### WHAT YOU SHOULD DO
Rewrite the data from the line containing "In this shot, among the available items" through the line containing "3.74 meters", changing "camera" to "viewer" and keeping everything else the same.

### RECORDS PROVIDED

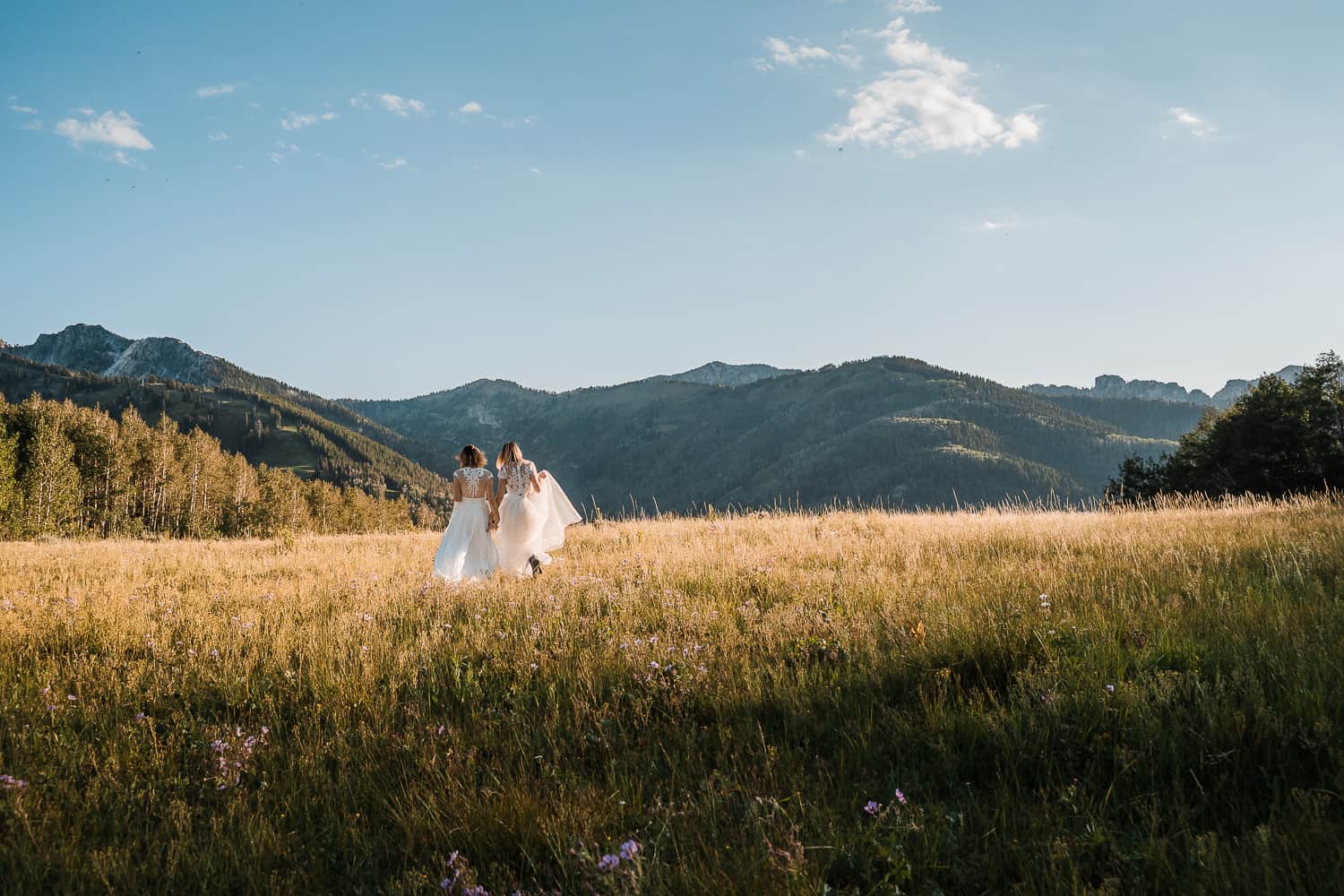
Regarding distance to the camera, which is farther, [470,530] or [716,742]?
[470,530]

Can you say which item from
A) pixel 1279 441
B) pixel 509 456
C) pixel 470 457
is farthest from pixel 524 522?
pixel 1279 441

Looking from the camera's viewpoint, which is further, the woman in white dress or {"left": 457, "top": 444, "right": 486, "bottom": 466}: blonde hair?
{"left": 457, "top": 444, "right": 486, "bottom": 466}: blonde hair

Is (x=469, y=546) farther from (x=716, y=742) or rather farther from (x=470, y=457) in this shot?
(x=716, y=742)

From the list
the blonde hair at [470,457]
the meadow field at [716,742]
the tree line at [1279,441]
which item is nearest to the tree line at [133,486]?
the blonde hair at [470,457]

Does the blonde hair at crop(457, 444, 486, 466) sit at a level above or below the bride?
above

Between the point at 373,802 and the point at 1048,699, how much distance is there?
12.0 ft

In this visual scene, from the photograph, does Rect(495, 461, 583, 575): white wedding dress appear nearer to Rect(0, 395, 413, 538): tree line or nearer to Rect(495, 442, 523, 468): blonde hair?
Rect(495, 442, 523, 468): blonde hair

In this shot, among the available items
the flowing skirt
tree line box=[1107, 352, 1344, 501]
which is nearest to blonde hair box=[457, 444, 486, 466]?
the flowing skirt

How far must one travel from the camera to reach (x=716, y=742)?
3.74 meters

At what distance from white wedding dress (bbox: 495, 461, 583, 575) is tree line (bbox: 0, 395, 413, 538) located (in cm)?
4076

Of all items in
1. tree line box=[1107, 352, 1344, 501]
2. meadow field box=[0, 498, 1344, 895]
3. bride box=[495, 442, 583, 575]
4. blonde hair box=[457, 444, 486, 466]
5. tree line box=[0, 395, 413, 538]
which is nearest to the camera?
meadow field box=[0, 498, 1344, 895]

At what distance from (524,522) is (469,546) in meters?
1.08

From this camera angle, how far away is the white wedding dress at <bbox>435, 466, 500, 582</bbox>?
11.1m

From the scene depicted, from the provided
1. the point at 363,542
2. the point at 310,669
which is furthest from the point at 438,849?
the point at 363,542
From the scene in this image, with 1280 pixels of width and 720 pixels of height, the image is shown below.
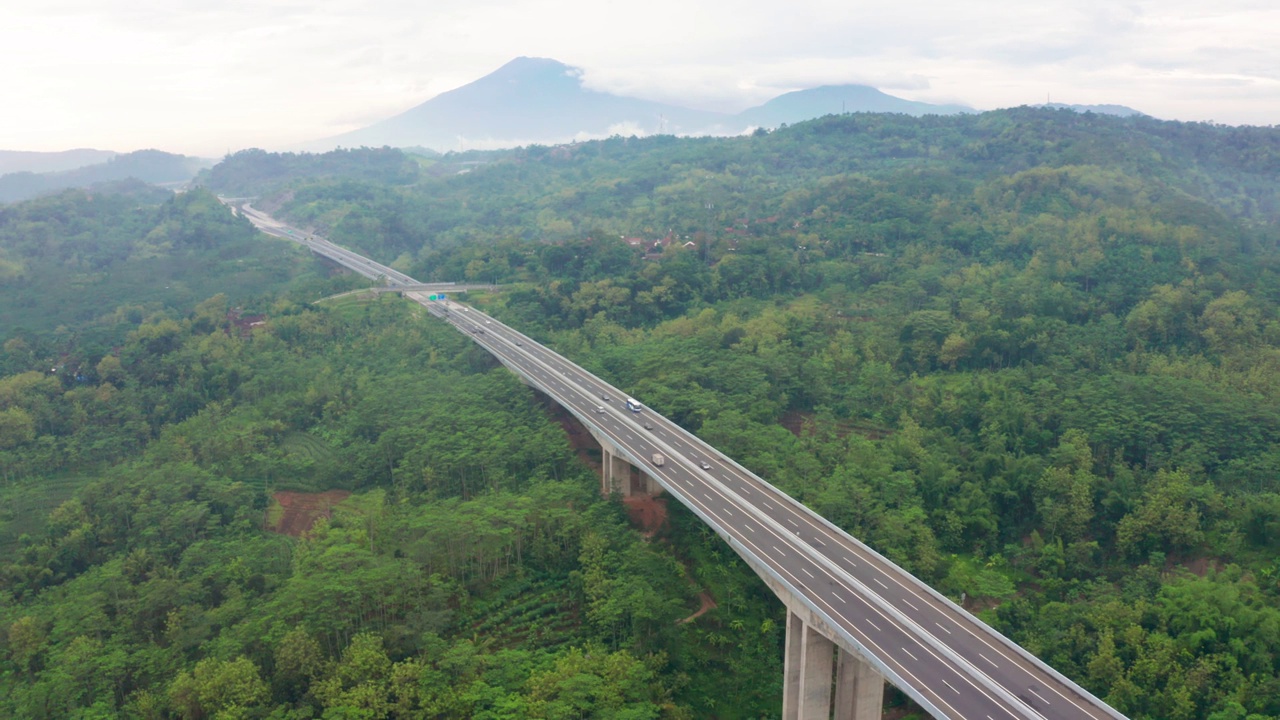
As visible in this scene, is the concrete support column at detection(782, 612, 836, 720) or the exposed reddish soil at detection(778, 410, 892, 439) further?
the exposed reddish soil at detection(778, 410, 892, 439)

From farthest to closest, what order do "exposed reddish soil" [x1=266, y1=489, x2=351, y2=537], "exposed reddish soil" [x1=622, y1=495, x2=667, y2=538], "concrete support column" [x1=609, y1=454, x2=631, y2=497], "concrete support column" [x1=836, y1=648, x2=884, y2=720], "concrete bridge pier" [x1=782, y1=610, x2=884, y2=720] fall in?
"exposed reddish soil" [x1=266, y1=489, x2=351, y2=537], "concrete support column" [x1=609, y1=454, x2=631, y2=497], "exposed reddish soil" [x1=622, y1=495, x2=667, y2=538], "concrete bridge pier" [x1=782, y1=610, x2=884, y2=720], "concrete support column" [x1=836, y1=648, x2=884, y2=720]

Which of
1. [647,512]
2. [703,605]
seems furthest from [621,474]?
[703,605]

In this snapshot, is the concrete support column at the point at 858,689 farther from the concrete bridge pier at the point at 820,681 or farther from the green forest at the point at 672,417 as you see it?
the green forest at the point at 672,417

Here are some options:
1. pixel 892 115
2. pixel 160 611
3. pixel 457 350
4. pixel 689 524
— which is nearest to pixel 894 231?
pixel 457 350

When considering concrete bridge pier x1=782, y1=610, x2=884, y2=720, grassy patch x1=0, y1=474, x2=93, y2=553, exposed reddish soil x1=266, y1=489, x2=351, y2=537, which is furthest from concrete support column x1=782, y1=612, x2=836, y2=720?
grassy patch x1=0, y1=474, x2=93, y2=553

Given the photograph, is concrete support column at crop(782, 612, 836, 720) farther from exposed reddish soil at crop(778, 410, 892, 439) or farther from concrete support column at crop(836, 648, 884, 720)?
exposed reddish soil at crop(778, 410, 892, 439)

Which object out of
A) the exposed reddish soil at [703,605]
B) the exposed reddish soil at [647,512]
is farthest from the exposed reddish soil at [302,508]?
the exposed reddish soil at [703,605]

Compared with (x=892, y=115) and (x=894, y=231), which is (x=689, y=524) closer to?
(x=894, y=231)
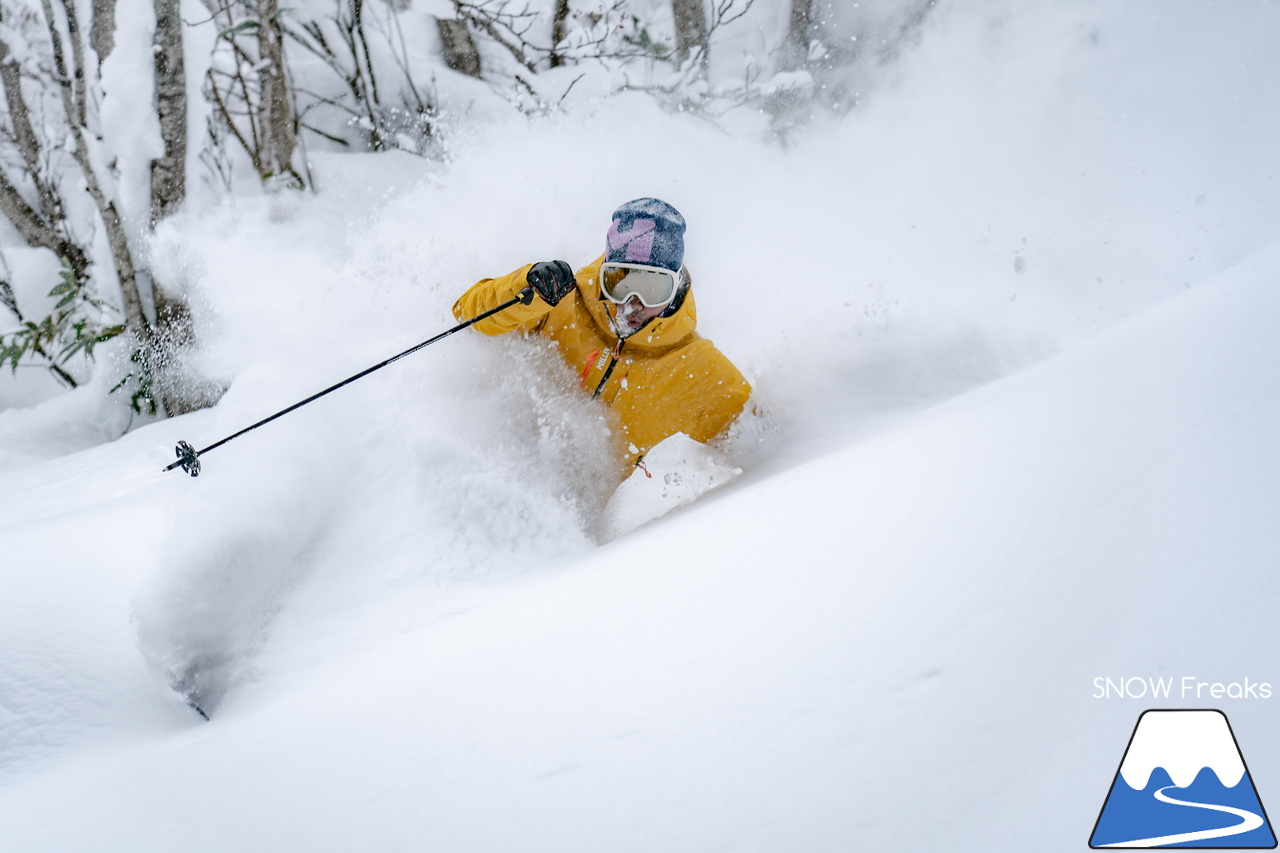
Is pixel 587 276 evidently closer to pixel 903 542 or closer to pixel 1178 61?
pixel 903 542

### RESULT OF THIS TASK
In this shot, among the available items
the flowing skirt
tree line box=[1107, 352, 1344, 501]
which is nearest to blonde hair box=[457, 444, 486, 466]?
the flowing skirt

How far must one travel from the viewer to reach (x=716, y=742)?
3.74 meters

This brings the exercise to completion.